• _INSTRUCTIONS_
1 - Name every user handle that posts in the forum thread, each listed once.
2 - Return every line of the listing that contains the string "pyautogui", matching case exactly.

• _DOCUMENT SECTION_
With the code above added to each of your classes, you shouldn't be getting WEAK DEFAULT symbols. They should be GLOBAL DEFAULT. That's what I see in a trivial test case locally.

@andreya108
Copy link
Author

Both libraries depend only on system libraries and libc++_shared.so.

And do not depend on each other.

@DanAlbert
Copy link
Member

Yeah, we'd already more or less shown that your bug was something different than the other one, but figured it was worth checking.

@andreya108
Copy link
Author

I'd removed all of dlopen/dlclose and the problem have gone...

When all libs are loaded once from java dynamic_cast works fine with libc++_shared.

@DanAlbert
Copy link
Member

That's good to hear. I'd rather have a better understanding of the problem you were encountering, but given that you have a workaround and haven't managed to work out a shareable test case, I think we should just close this. Let us know if you get more information and we'll reopen.

@Cristo86
Copy link

Cristo86 commented Dec 11, 2017

Is this solved in NDK update 16.1.4479499 (updated from SDKManager in Android Studio)?

Current setup: That NDK, clang and libc++ shared.

I'm still having a null returned by dynamic_pointer_cast which with ndk12, clang and gnustl did work (e.g.):

_touchscreenVirtualPadDevice = std::dynamic_pointer_cast<TouchscreenVirtualPadDevice>(inputPlugin);

@DanAlbert
Copy link
Member

There's nothing we can do without a test case. If you have one, post it here and we'll reopen.

@Cristo86
Copy link

Just to know if the fixes mentioned here made it to a stable r16 release. Either way definitely I'll have to isolate the problem for a test case. Thanks.

@rprichard
Copy link
Collaborator

I wrote a tool that might be useful for debugging issues with RTTI and multiple C++ shared objects. It's a single-header-file C++ library that prints the shared object where an std::type_info object is located.

e.g. in @Cristo86's case, it should be possible to write something like this:

#include "rtti_dump.h"
...
// Dumps (into logcat) the shared library containing the std::type_info for the
// type we're casting *from*.
rtti_dump::dump_type(&typeid(decltype(*inputPlugin.get())), "src");

// Dumps the std::type_info for the type we're trying to cast *to*.
rtti_dump::dump_type(&typeid(TouchscreenVirtualPadDevice), "dst");

// Dumps a hierarchy of std::type_info objects, starting with the most-derived
// class of the inputPlugin object. __dynamic_cast traverses this hierarchy at
// run-time and expects to find both src and dst.
rtti_dump::dump_class_hierarchy(rtti_dump::runtime_typeid(inputPlugin.get()));

Assuming a class hierarchy like so...

• _MATERIAL FOR THE TASK_
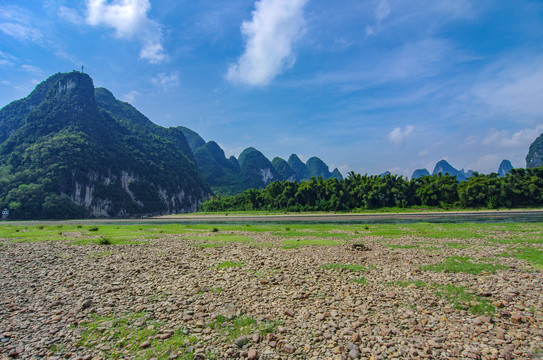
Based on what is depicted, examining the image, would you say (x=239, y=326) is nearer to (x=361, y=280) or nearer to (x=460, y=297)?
(x=361, y=280)

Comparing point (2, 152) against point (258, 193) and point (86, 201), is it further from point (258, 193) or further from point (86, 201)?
point (258, 193)

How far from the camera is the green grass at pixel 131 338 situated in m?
6.54

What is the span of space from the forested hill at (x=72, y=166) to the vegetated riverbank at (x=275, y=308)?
449 ft

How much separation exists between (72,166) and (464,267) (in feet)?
560

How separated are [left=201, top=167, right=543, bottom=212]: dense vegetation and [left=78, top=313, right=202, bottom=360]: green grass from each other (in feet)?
287

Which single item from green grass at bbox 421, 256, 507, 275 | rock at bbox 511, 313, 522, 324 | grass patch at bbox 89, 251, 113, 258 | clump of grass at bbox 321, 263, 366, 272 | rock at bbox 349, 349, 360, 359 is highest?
clump of grass at bbox 321, 263, 366, 272

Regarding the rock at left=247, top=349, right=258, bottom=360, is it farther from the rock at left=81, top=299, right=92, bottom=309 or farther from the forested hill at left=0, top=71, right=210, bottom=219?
the forested hill at left=0, top=71, right=210, bottom=219

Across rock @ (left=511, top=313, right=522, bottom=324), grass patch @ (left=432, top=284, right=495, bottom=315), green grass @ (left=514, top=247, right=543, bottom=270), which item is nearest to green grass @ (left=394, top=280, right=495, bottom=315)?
grass patch @ (left=432, top=284, right=495, bottom=315)

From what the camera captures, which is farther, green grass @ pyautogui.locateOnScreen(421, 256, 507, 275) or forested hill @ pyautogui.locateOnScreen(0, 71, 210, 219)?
forested hill @ pyautogui.locateOnScreen(0, 71, 210, 219)

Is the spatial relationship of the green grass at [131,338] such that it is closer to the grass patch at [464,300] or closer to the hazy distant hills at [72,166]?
the grass patch at [464,300]

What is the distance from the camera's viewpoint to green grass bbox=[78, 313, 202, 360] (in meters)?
6.54

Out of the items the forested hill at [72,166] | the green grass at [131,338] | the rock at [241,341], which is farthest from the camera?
the forested hill at [72,166]

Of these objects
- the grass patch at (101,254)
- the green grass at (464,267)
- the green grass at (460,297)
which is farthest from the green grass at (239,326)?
the grass patch at (101,254)

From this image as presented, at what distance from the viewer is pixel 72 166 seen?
454ft
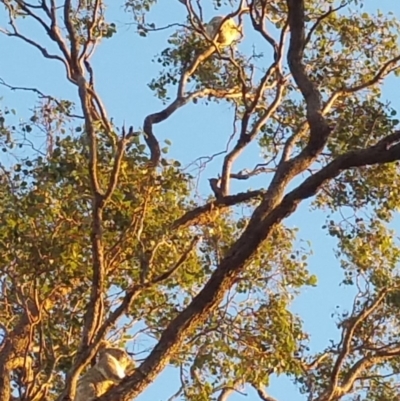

• _TASK-BY-TASK RESULTS_
1 -
andreya108
DanAlbert
Cristo86
rprichard

2 -
From what the camera captures, which is farther, green grass @ pyautogui.locateOnScreen(421, 256, 507, 275) or forested hill @ pyautogui.locateOnScreen(0, 71, 210, 219)?
forested hill @ pyautogui.locateOnScreen(0, 71, 210, 219)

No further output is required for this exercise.